Decyzja o wstawieniu Szczęsnego do wyjściowego składu zapadła w ostatniej chwili. Według „Sportu”, jego szansa wynikła z dyscyplinarnej decyzji trenera Hansiego Flicka, który odsunął Inakiego Penę za spóźnienie na poranny trening. „Nadszedł czas Szczęsnego” – skomentowali dziennikarze, opisując sytuację przed meczem.
Polak wykorzystał swoją szansę, zachowując czyste konto mimo anulowania dwóch nieprawidłowo zdobytych bramek Basków. Szczęsny kilkukrotnie ratował Barcelonę, szczególnie w końcówce pierwszej połowy, gdy w znakomitym stylu zatrzymał Inakiego Williamsa.
Hiszpańskie media były zgodne, że występ Polaka zasługuje na pochwały. „Mundo Deportivo” podkreśliło jego pewność w grze oraz zdolność do skutecznego przerywania groźnych akcji przeciwnika.
„Sport” opisał Szczęsnego jako „zahartowanego w tysiącu bitew”, podkreślając jego odważne wyjścia z bramki, choć niektóre z nich mogły przyprawić Hansiego Flicka o dreszcze. „Popisał się kilkoma świetnymi interwencjami, ale miał też momenty trzymające w napięciu” – podsumowano.
Barcelona czeka teraz na wyniki drugiego półfinału, w którym zmierzą się Real Madryt i Mallorca. Jeśli „Królewscy” wygrają, Szczęsny może stanąć między słupkami w swoim pierwszym El Clasico już w niedzielę.
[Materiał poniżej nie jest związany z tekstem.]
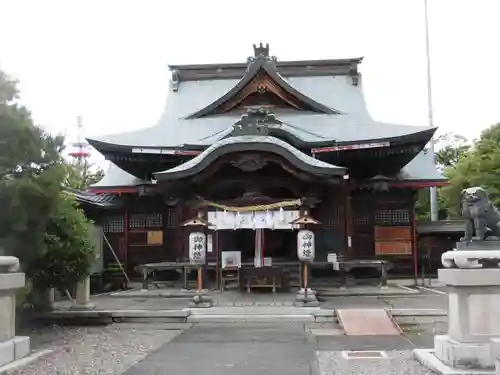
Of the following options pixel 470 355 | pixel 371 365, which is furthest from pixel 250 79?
pixel 470 355

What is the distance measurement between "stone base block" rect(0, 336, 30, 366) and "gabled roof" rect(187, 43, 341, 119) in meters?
13.6

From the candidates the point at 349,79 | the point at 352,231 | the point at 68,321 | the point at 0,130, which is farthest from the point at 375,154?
the point at 0,130

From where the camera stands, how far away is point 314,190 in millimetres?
16625

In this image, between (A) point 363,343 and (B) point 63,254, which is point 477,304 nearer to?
(A) point 363,343

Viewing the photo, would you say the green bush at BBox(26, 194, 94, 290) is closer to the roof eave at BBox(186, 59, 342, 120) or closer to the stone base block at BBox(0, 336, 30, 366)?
the stone base block at BBox(0, 336, 30, 366)

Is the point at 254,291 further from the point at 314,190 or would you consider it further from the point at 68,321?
the point at 68,321

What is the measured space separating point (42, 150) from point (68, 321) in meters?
4.01

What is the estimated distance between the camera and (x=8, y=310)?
7.81 m

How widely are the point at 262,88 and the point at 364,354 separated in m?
13.6

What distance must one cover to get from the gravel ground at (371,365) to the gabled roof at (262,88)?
13.3 metres

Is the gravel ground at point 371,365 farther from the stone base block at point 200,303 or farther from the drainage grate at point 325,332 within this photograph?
the stone base block at point 200,303

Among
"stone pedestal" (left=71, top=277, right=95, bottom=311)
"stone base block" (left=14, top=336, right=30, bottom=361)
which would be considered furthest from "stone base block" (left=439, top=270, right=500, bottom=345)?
"stone pedestal" (left=71, top=277, right=95, bottom=311)

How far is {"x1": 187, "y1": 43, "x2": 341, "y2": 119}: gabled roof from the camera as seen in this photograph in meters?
20.0

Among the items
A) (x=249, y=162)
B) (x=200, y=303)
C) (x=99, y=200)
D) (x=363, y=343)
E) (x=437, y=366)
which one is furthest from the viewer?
(x=99, y=200)
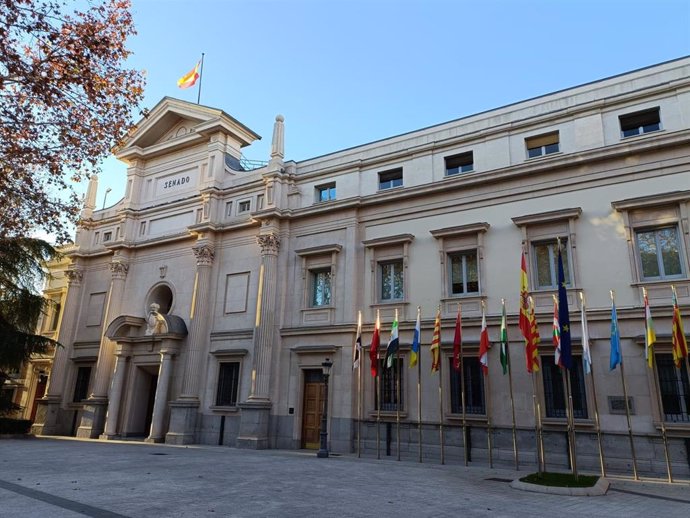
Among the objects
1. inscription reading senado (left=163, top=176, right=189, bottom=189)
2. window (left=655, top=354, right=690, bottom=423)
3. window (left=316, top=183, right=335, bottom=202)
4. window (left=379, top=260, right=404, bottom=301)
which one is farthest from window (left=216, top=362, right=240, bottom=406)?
window (left=655, top=354, right=690, bottom=423)

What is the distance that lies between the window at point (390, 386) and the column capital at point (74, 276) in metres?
19.8

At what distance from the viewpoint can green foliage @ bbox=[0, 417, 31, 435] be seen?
24014 mm

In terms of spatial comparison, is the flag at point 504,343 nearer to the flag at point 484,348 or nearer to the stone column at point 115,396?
the flag at point 484,348

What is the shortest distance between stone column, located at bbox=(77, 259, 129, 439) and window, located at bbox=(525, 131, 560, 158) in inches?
834

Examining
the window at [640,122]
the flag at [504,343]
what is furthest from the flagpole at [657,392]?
the window at [640,122]

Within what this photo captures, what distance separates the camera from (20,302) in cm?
2562

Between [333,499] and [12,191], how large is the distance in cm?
1248

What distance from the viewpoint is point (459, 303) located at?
Result: 742 inches

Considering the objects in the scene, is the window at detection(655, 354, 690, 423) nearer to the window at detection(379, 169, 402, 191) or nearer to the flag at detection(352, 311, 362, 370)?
the flag at detection(352, 311, 362, 370)

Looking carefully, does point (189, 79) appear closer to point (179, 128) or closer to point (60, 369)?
point (179, 128)

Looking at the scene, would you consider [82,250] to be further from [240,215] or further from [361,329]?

Dla polskiego bramkarza możliwość gry w tak prestiżowym meczu byłaby spełnieniem marzeń, o których mówił jeszcze przed transferem do Barcelony. Decyzja o jego występie zależy jednak od trenera Flicka, który po dwóch solidnych występach Polaka może ponownie zaufać 34-latkowi.